• [Spatial questions tied to pictures]:
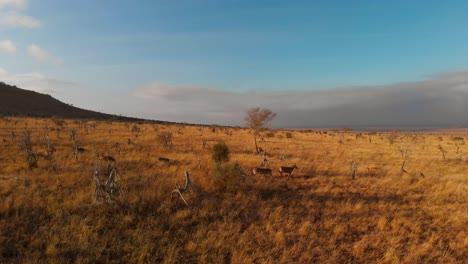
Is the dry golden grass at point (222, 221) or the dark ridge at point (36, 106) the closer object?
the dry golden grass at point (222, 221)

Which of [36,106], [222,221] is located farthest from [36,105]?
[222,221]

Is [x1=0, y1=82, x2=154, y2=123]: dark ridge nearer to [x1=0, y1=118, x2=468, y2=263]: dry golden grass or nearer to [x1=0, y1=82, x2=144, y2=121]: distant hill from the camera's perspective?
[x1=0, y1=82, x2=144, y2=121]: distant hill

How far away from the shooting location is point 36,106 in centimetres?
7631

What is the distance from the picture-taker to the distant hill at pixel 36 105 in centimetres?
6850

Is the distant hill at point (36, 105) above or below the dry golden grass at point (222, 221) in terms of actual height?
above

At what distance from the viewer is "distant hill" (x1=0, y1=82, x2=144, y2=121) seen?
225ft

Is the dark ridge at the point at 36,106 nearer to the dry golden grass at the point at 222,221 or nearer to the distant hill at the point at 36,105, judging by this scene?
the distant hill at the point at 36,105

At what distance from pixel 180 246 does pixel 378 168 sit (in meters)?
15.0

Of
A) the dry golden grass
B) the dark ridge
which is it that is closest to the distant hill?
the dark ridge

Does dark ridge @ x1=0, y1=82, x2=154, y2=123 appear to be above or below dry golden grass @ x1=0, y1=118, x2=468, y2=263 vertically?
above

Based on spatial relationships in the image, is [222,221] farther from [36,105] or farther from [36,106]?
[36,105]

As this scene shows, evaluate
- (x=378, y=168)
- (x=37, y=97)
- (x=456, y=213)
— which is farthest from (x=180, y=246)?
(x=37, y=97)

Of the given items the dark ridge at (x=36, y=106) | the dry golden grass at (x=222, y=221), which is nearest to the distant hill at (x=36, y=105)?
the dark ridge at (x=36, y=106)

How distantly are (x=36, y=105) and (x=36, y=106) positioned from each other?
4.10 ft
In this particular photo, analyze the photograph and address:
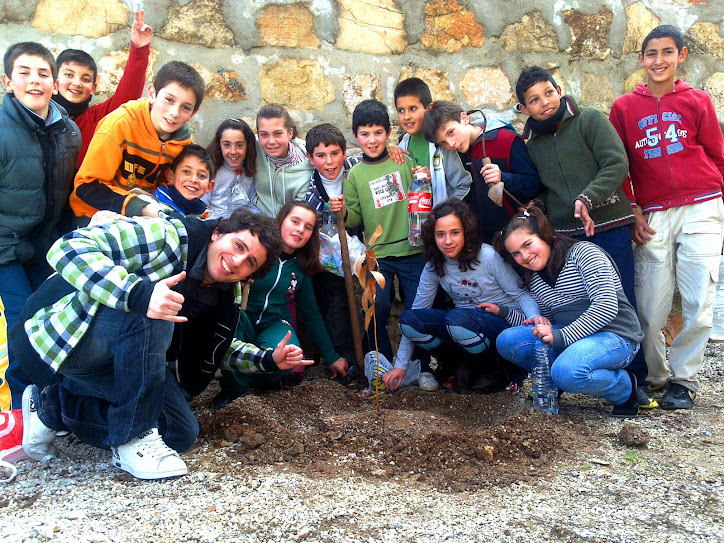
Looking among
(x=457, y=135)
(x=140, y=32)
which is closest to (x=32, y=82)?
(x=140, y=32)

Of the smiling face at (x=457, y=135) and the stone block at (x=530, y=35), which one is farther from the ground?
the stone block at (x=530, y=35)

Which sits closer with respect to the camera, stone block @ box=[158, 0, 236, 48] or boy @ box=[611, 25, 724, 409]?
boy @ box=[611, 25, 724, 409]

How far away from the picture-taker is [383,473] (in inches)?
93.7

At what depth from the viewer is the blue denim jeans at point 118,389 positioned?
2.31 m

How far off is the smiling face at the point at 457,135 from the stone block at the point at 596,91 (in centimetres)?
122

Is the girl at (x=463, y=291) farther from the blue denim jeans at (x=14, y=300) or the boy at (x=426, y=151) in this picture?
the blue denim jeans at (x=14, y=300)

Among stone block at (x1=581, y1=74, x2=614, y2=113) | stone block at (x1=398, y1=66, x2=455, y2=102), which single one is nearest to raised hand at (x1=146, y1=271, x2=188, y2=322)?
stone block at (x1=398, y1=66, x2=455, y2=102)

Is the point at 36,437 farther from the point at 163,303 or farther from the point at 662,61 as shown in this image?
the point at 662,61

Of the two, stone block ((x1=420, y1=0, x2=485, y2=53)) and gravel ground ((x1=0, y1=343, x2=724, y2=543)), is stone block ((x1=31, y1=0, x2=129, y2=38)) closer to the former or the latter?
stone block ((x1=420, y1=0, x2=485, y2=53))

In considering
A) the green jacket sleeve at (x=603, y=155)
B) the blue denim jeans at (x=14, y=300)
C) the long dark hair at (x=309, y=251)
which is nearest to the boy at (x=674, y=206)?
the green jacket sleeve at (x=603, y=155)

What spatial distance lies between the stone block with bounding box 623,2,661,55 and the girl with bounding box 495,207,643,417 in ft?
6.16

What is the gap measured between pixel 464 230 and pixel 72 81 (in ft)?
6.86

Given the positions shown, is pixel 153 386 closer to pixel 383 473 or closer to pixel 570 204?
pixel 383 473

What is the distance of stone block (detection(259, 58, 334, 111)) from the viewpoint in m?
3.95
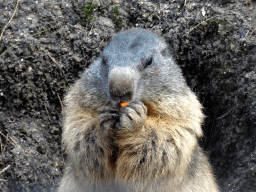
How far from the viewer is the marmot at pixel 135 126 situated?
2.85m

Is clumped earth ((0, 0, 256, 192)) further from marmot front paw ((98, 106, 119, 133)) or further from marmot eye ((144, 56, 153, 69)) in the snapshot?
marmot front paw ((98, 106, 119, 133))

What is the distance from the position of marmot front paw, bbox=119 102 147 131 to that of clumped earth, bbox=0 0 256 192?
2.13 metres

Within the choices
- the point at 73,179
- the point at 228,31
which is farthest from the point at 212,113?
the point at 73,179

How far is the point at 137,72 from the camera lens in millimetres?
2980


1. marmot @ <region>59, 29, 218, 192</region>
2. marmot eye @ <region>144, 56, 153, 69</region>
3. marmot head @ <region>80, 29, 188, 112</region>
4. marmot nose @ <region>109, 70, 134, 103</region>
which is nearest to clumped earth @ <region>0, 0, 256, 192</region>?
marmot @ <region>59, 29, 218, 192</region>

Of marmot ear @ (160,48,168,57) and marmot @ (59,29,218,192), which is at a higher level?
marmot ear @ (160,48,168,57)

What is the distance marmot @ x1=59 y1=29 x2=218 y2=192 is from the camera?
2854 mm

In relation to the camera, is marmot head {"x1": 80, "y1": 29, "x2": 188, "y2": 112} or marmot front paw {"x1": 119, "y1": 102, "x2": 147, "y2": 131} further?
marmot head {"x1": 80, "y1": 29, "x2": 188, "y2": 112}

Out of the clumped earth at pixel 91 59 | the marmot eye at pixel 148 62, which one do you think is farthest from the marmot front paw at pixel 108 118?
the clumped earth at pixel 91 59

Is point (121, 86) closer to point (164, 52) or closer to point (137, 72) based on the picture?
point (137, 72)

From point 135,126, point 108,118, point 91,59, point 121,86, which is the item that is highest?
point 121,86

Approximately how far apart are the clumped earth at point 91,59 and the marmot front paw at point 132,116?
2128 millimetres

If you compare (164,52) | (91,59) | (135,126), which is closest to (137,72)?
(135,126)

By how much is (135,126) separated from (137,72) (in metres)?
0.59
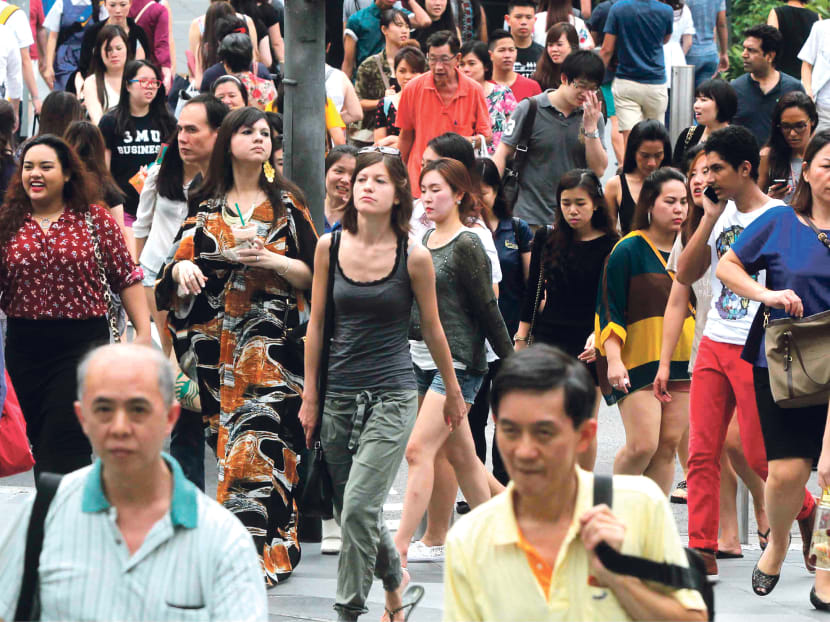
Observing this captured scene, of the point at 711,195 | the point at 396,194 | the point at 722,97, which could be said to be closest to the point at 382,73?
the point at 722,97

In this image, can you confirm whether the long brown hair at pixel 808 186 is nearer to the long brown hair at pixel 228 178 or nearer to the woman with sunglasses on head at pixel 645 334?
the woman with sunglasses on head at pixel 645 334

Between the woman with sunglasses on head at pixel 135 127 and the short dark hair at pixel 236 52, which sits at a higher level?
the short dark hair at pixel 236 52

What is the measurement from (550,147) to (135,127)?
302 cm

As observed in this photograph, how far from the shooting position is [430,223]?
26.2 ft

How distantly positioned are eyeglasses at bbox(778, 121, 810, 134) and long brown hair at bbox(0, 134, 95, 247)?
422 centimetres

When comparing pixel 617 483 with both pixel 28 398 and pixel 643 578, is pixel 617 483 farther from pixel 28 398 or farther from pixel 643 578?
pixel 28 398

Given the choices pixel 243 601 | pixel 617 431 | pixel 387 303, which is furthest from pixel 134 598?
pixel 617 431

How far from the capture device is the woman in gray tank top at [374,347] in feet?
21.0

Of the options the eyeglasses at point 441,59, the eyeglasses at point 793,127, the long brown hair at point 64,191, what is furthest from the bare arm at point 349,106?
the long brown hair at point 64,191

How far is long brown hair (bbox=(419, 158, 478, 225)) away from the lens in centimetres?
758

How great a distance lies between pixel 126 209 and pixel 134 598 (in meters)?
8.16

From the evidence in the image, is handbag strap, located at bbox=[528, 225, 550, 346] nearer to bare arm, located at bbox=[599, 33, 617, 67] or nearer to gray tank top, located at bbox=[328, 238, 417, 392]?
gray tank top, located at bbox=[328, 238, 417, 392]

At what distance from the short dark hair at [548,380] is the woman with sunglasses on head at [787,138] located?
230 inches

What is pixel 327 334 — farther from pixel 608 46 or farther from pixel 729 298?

• [YOUR GOAL]:
Look above for the line that holds "How far is long", then copy it and each line after it exactly, through the last line of the data.

• [RIGHT ANSWER]:
How far is long brown hair (bbox=(419, 158, 478, 225)) away from the lens in centimetres?
758

How great a distance lies between pixel 126 209 and pixel 134 598 (in meters)?
8.16

From the evidence in the image, is handbag strap, located at bbox=[528, 225, 550, 346] nearer to bare arm, located at bbox=[599, 33, 617, 67] or nearer to gray tank top, located at bbox=[328, 238, 417, 392]?
gray tank top, located at bbox=[328, 238, 417, 392]

At what distance from the short dark hair at [548,380] is the woman with sunglasses on head at [787,138] located?
230 inches

What is pixel 327 334 — farther from pixel 608 46 or farther from pixel 729 298?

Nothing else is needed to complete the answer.